Union bosses last night warned strike action could be taken to fight the closure of the Ford Transit factory next July with the loss of more than 500 jobs.
But some workers clocking off shift yesterday said they were resigned to the factory’s closure and said there was little mood yet for industrial action.
The latest revelations come after Ford admitted it kept secret plans to close its Swaythling plant while negotiating a multimillion-pound tax payer handout for other UK plants.
Business secretary Vince Cable exclusively told the Daily Echo he had been kept in the dark about Ford’s plans to close the plant when £10m of Government funding was signed off just days earlier.
Ford insisted yesterday an earlier briefing of Government officials would not have been “possible or appropriate”.
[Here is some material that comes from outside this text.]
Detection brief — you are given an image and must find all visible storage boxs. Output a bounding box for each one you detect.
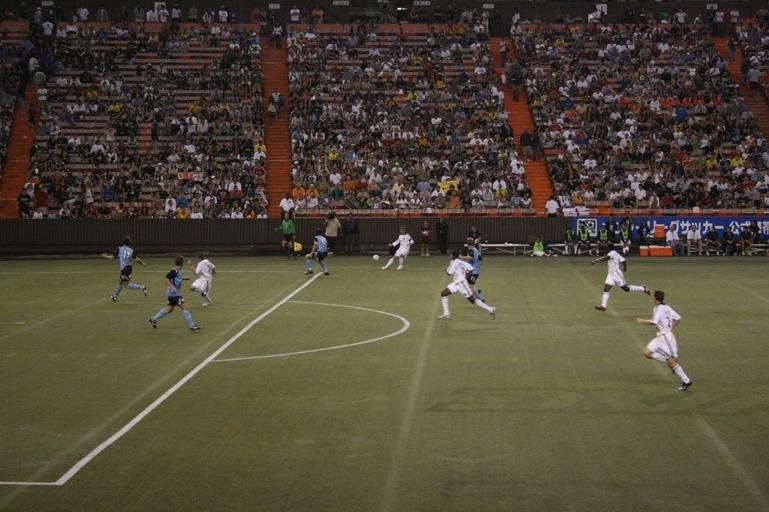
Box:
[638,224,674,257]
Dr Cable, pictured, told the Echo if ministers had been aware of last Thursday's announcement earlier the Government would have gone back to Ford and asked “what on earth was going on”. He said he felt “let down”
Ford had not given more notice.
Ford bosses have said loyal staff would be looked after with “extremely generous” redundancy packages.
Workers at the factory gates told the Echo yesterday they feared special “continuity” payments of between £15,000 and £17,000, on top of severance pay, will be put in jeopardy if production at the factory is disrupted.
However, there is some resentment among the hundreds of sub contractors, agency workers and suppliers, who will not get the payments.
Richard Tarrant, 45, a Ford worker of 20 years, said: “The union has said nothing to us. All our information is coming second hand out of the smoking shelter. What can we do? They are going to close it.”
A Ford contract worker of 12 years, John Finlay, 48, added: “Once Ford has taken the decision to close it we’ve got no leg to stand on. The only people that might have a say is the Government. To say we might have the power to stop it is impossible.”
Roger Maddison, Unite’s national officer for the automotive industry at Unite, said union convenors would hold a strategy meeting in London today before Ford workers were consulted on what action, if any, to take.
He said a mass meeting of union officials at the Southampton plant yesterday reached a "unanimous decision" to oppose the closure and warned strike action had not been ruled out.
“We have to take the word of our reps that people are upset and angry and they want to fight for their jobs.
But we need to agree a strategy that we can take to members.”
Mr Maddison added the Government and Dr Cable should have demanded job guarantees before handing over any money to Ford.
“Ford were after millions of pounds, they are not going to volunteer that information. Maybe that’s a little underhand. Some people would say that’s professional.”
Ford announced last Thursday it planned to shut the Southampton plant and cease stamping and tooling operations in Dagenham to cut costs after falling European sales.
Transit production will move to Turkey.
A Ford spokesman said: “Ford’s planned European restructuring actions, including those affecting Southampton and Dagenham, were approved by the board of Ford Motor Company shortly before the start of communications with employees and employee representatives, and therefore an earlier briefing of Government officials would not have been possible, or appropriate.”
“The offer of the grant is a conditional one, that is not yet confirmed, and it would relate to Ford’s significant planned investment in powertrain manufacturing and engineering in the UK, which includes the announcement to add a new next generation, low-CO2, 2.0-litre diesel engine in Dagenham.”